La dernière nuit
Les derniers rayons du soleil disparurent derrière les collines et le monde ne fut plus que ténèbres et silence. Pas le moindre signe de vie à l'horizon. Tel un désert aride, il n'y avait là qu'herbe noire et desséchée, comme si un récent incendie avait ravagé ces terres, ce qui au fond n'était guère loin de la vérité.
Deux ombres noires évoluaient dans ce paysage mort. Rapides et silencieuse, elles se dirigeaient vers une modeste colline dont la seule particularité était une petite grotte que cachait un buisson de ronce. Un homme en sortit maladroitement et d'un signe de la main invita les deux arrivants à le rejoindre.
A l'intérieur brûlait un petit feu à peine suffisamment grand pour éclairer cinq visages aux traits tirés. Un enfant et quatre homme : la dernière femme n'avait pas survécut à l'hiver. Ils remarquèrent à peine l'arrivé des deux voyageurs, et les présentations du guetteur n'étaient qu'un faible murmure à leurs oreilles.

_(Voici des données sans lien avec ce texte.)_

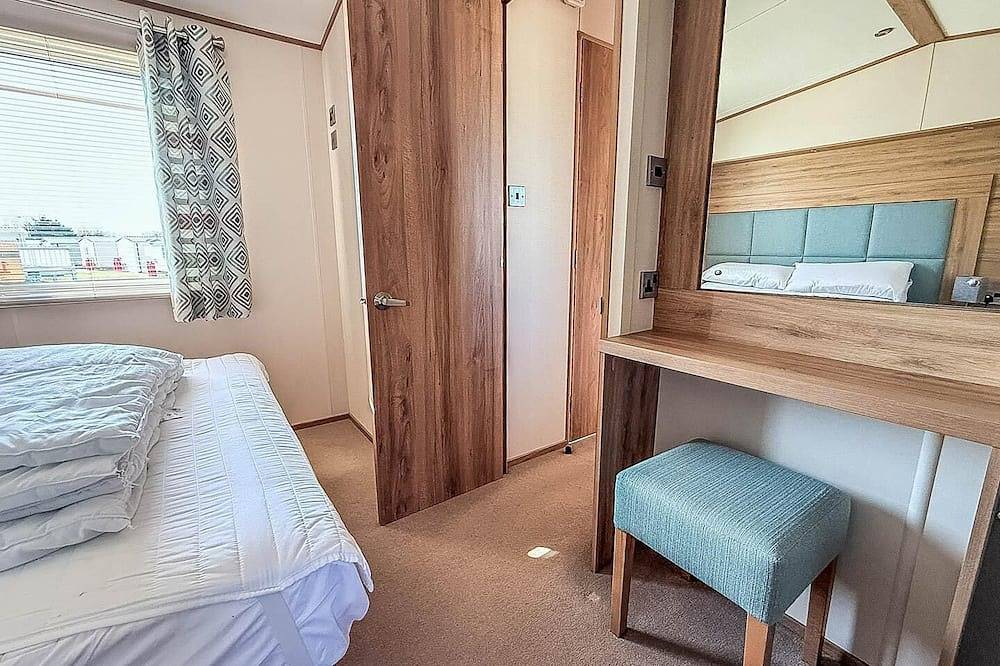 Modern 6 berth caravan with front decking at Manor Park, Hunstanton in Hunstanton, Norfolk Coast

Celui qui semblait être le plus jeune des deux nouveaux venus sortit de sa besace une petite pomme et le donna à l'enfant, un petit garçon d'une dizaine d'année. Seulement alors les habitants de la grotte prirent clairement conscience de la présence des étrangers. Un murmure intrigué parcourut l'assemblée et tous voulurent voir de plus près le fruit à la belle teinte rouge. Le second visiteur, un vieillard à la longue barbe blanche, sourit.
« Croque dans la pomme, petit homme, dit-il. C'est bon, sucrée et comestible »
Alors que le garçon s'exécutait, l'un des habitants demanda leur nom et la raison de leur visite.
« Appelez-moi Grand-pas, répondit le plus jeune, et mon compagnon répond au nom de Pèlerin-gris. Nous recherchons un toit pour la nuit, en échange duquel mon ami se fera un plaisir de vous rapporter quelques nouvelles de l'extérieur »
Et tandis qu'il parlait, tous remarquèrent son envoutante beauté que même la balafre qui lui parcourait le visage ne pouvait en atténuer l'éclat. Et c'est ainsi qu'ils se souvinrent des récits d'antan, fabuleuses histoires où elfes, nains et dragons se mêlaient. Comme dans un rêve, ils parcouraient les allées d'une belle et grande cité blanche, dansaient sous l'ombre des arbres d'une vaste forêt d'or et goutaient au simple plaisir d'une vie où la guerre n'existait pas.
Sans le savoir, ils étaient les derniers représentants de la race humaine. Ils ne se doutaient pas non plus que cette nuit serait leur dernière et qu'au lendemain tous périront, empoissonné par l'air déjà chargé de souffre.
Et lorsque que le soleil se lèvera pour la dernière fois, les deux voyageurs seront déjà loin, emportant avec eux la fin de l'histoire de l'anneau,et du bruit de leur pas sonnera les dernières notes du chant des Valars.